> _提供文章_
====================
ココがポイント! 農作業機付きトラクターの公道走行

従来、農作業機を装着・けん引した状態のトラクターは公道を走行できなかったので、農作業機だけ別途運搬して畑でトラクターに接続するという手間が必要でした。しかし昨年度、一定の条件を満たした場合には農作業機を装着した状態で公道を走行できるよう、 規制が緩和されました。今回は、安全に公道を走行するために必要なポイントを解説します。
※対象は、農作業機なしでも公道を走行できる = 道路運送車両の保安基準に適合した農耕トラクター

直装式作業機のチェックポイントはココ!

直装式農作業機とはロータリー、ハロー、直装式ブームスプレーヤ、フロントローダー等、トラクターに直接装着し、持ち上げて走行するタイプの農作業機です。

ポイントの1
灯火器類が見えることを確認しましょう!

農作業機を装着し(可能なものは折りたたみ格納して)、灯火器類が見えることを確認しましょう。もし確認できない場合は、所定の位置に別途設置する必要があります。
※確認できる場合でも、灯火器類と農作業機の端が40cmを超えて離れている場合は、反射器の増設等が必要です

トラクター
図1 農作業機を装着して灯火器類を確認 ~少し離れた位置から見てみましょう~

ポイントの2
車両の幅を確認しましょう!

① 農作業機を装着した状態で、幅が1.7mを超えている場合

  • 大型特殊自動車の運転免許証が必要(ポイントの4参照)
  • 農作業機の両端に反射器(前面は白色、後面は赤色)を設置
  • 機体の左右両側に後写鏡(バックミラー)を設置
  • 保安上の制限を受けた自動車の標識(図2)を後面に表示

② 農作業機を装着した状態で、幅が2.5mを超えている場合

  • 農作業機の左右両端の前後の外側表示板(図3)の他、所定の表示が必要
  • 道路管理者(国道:地方整備局、都道:都、市道:市)から特殊車両通行許可を取得
    ※農道を通行する場合は、許可不要

車両の幅を確認しましょう!

ポイントの3
車両の安定性を確認しましょう!

トラクターは、ある程度斜めになっても安全に走行できるよう「安定性の保安基準」を満たしています。しかし農作業機を装着することで基準を満たせなくなる場合があります。
(一社)日本農業機械工業会では、トラクターと農作業機の組み合わせごとに安定性の変化を調べ、結果をホームページで公表しています。安定性が確認されていない場合は、時速15km以下で走行することと、所定の表示が必要となります。

ポイントの4
走行に必要な免許を確認しましょう!
====================
> _作業内容_
上にある農作業機付きトラクターの公道走行についての文章から、「トラクターは、ある程度斜めになっても安全に走行できるよう「安定性の保安基準」を満たしています。」という一文を英語に訳してください。

> _所与データ_
====================
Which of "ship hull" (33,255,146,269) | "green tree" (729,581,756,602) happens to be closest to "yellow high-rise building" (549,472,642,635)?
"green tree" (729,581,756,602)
====================
> _完全解答_
Tractors meet the "safety standard for stability" so that they can travel safely even when tilted to some degree.